● Required action
The whole listing is to be given again without alteration, except that its pictures are dropped.

● Available records
■ ■ ■ ■ ■
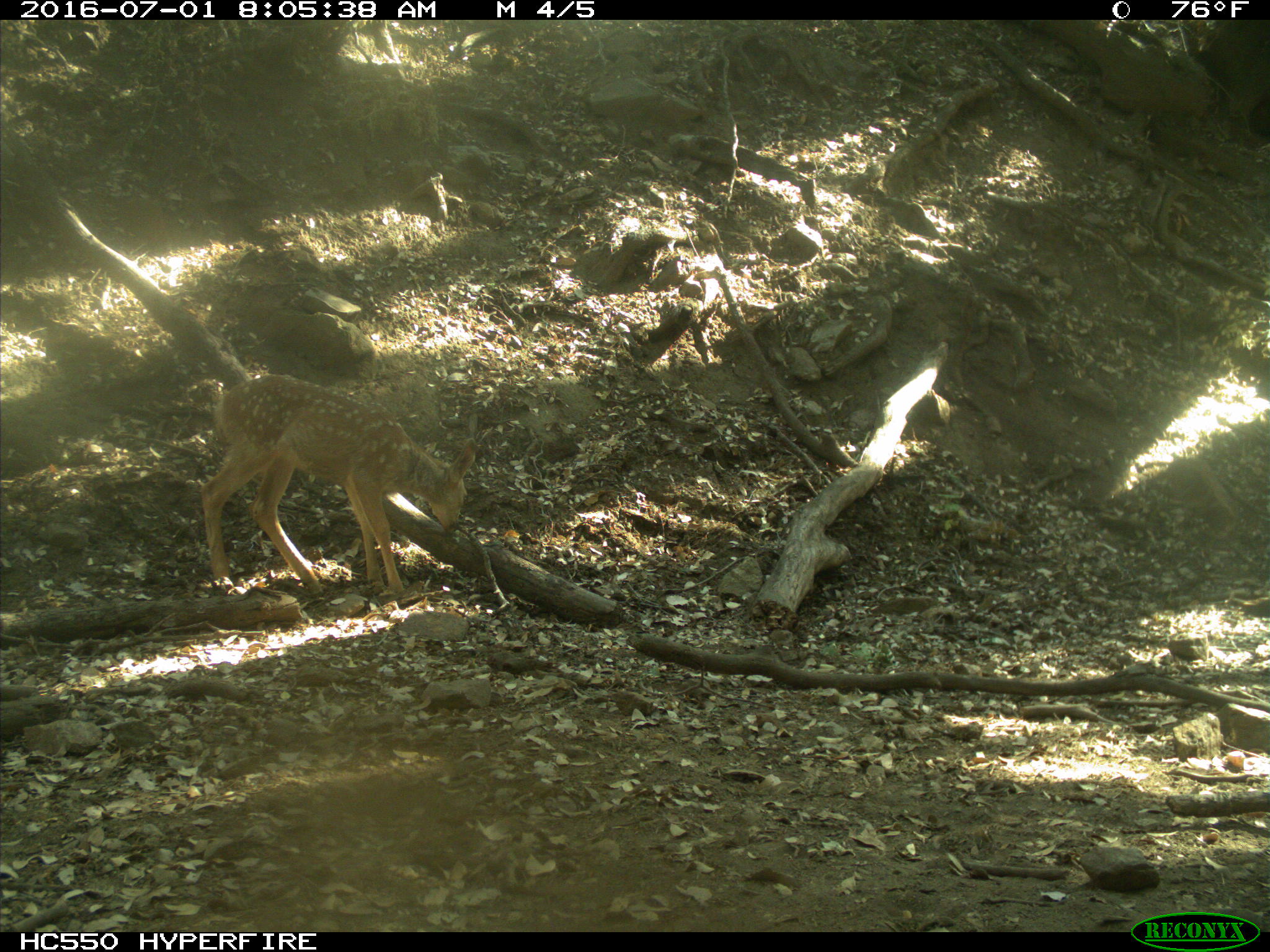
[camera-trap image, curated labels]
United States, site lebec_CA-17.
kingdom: Animalia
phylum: Chordata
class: Mammalia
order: Artiodactyla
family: Cervidae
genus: Odocoileus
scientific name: Odocoileus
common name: deer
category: unidentified deer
■ ■ ■ ■ ■
● Answer box
[camera-trap image, curated labels]
United States, site lebec_CA-17.
kingdom: Animalia
phylum: Chordata
class: Mammalia
order: Artiodactyla
family: Cervidae
genus: Odocoileus
scientific name: Odocoileus
common name: deer
category: unidentified deer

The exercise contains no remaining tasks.